Le style musical d’Elysia Crampton fait converger derrière elle une poignée d’artistes d’avant-garde tels que Chino Amobi ou Total Freedom. Souvent situées entre la world music et les “musiques dansantes futuristes” par manque d’originalité de la critique, les créations de Crampton ont avant tout pour nature la remise en cause de l’ordre établit. Parallèlement, cette affiliation aux musiques répétitives ainsi qu’à une conception occidentale du futur est un contresens fondamental pour l’artiste : “Il est difficile de parler du futur d'un point de vue Aymara car là où beaucoup semblent aligner ou placer l'avenir, suivant quelque chose comme la logique du temps linéaire, c'est là que nous situons le passé.”
La musique d’Elysia Crampton agit comme un processus de justice réparatrice des effets du colonialisme, notamment sur les personnes queer…
Elysia Crampton est transexuelle et porte un attachement particulier à rappeler la place prédominante des corps transgenres et queer dans sa culture ancestrale. Dédié à une iconique china (femme en Aymara) travestie nommée Ofelia, ce nouvel album est une manière pour l’artiste de légitimer sa propre identité, longtemps perçue par sa famille et plus largement par la société, comme une invraisemblance. Dans une interview donnée au magazine Tank, elle explicitait ses intentions : “j'ai dédié mon disque à Ofelia, alias Carlos Espinoza, qui était une des mariposas, ou papillons, qui a changé pour toujours le costume de la china supay dans les années 1960 et 1970, la femme diabolique Aymara interprétée par des corps queer et trans dans les festivités de rues, qui, bien que désormais formellement christianisées, remontent à avant la conquête.”

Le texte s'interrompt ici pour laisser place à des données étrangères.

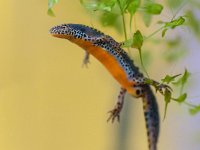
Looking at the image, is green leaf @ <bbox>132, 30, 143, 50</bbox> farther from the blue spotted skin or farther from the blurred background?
the blurred background

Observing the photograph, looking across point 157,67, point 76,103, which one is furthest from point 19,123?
point 157,67

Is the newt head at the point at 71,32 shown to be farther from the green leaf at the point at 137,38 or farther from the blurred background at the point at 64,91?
the blurred background at the point at 64,91

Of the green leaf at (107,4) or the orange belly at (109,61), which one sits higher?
the green leaf at (107,4)

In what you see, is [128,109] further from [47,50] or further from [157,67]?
[47,50]

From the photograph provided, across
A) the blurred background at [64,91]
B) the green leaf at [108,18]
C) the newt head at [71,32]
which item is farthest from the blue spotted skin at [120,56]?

L’intersectionnalité (un terme sociologique inventé par l’universitaire américaine Kimberlé Williams Crenshaw pour désigner des personnes subissant simultanément plusieurs formes de discrimination) est au cœur de la pensée d’Elysia Crampton. Sa musique agit comme un processus de justice réparatrice des effets du colonialisme, notamment sur les personnes queer : “nous sommes victimes de la nationalisation de nos récits, de notre histoire et de notre résistance – c'est-à-dire l'avalement de nos coutumes dans les projets nationalistes (que ce soit au Pérou, en Bolivie, au Chili, en Argentine, etc.), et pas seulement la christianisation de nos coutumes”.
Attribué avant tout au genre électronique, cet album (tout comme les albums précédents de Crampton) a redynamisé le lien entre musique électronique et spiritualité. Dans un contexte ou les musiques populaires peinent à se réinventer, rencontrer la musique d’Elysia Crampton fait l’effet d’une révélation.